### Given instruction
Return all of the entries exactly as written.

===== The records

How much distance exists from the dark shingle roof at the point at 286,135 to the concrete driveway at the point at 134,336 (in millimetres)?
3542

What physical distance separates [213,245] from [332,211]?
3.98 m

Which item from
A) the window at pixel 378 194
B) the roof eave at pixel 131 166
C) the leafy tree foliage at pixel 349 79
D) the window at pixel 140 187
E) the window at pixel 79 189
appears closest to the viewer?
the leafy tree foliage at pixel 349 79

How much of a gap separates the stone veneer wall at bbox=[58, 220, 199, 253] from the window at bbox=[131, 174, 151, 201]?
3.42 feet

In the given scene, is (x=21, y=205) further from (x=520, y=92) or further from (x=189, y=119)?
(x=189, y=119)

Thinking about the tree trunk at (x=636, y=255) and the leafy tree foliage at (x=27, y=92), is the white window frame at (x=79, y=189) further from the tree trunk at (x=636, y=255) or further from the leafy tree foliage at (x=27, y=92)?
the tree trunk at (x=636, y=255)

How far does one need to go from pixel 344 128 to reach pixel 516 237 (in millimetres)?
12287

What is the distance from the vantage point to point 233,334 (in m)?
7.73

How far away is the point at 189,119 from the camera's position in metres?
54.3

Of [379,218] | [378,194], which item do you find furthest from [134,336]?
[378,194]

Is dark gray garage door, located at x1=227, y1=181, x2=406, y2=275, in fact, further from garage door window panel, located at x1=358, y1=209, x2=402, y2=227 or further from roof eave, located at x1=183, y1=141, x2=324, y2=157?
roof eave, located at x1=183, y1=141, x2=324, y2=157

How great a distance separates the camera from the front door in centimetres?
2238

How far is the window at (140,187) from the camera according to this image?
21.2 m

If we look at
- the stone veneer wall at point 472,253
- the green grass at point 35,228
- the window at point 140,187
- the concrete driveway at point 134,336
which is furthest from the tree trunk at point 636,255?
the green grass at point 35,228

==========

### Finished exercise
How much distance exists from the dark shingle roof at the point at 286,135 to the concrete driveway at the point at 134,336 (in millimetres)?
3542

What physical distance separates [213,245] from [332,211]?
3.98 m

Which item from
A) the window at pixel 378 194
B) the roof eave at pixel 131 166
C) the leafy tree foliage at pixel 349 79
D) the window at pixel 140 187
E) the window at pixel 79 189
appears closest to the viewer?
the leafy tree foliage at pixel 349 79

How much of a gap separates the stone veneer wall at bbox=[58, 220, 199, 253] from the window at bbox=[131, 174, 151, 201]?
3.42 feet

In the given scene, is (x=21, y=205) further from (x=520, y=92) or further from (x=189, y=119)?
(x=189, y=119)

Thinking about the tree trunk at (x=636, y=255) and the leafy tree foliage at (x=27, y=92), is the white window frame at (x=79, y=189) further from the tree trunk at (x=636, y=255) or further from the leafy tree foliage at (x=27, y=92)?
the tree trunk at (x=636, y=255)

How far does one need to go from pixel 344 128 to reach pixel 516 237 (in millimetres)?
12287

What is the distance from the vantage point to point 233,334 (in m)?
7.73

How far away is the point at 189,119 from the camera's position in metres?
54.3

Of [379,218] | [378,194], which item do you find furthest from [134,336]?
[378,194]

Is dark gray garage door, located at x1=227, y1=181, x2=406, y2=275, in fact, further from garage door window panel, located at x1=358, y1=209, x2=402, y2=227 or further from roof eave, located at x1=183, y1=141, x2=324, y2=157?
roof eave, located at x1=183, y1=141, x2=324, y2=157

How great a distance separates the camera from the front door in centimetres?
2238

How far is the window at (140,187) from the camera according to this image?
21.2 m

If we look at
- the stone veneer wall at point 472,253
- the green grass at point 35,228
- the window at point 140,187
- the concrete driveway at point 134,336
which is furthest from the tree trunk at point 636,255?
the green grass at point 35,228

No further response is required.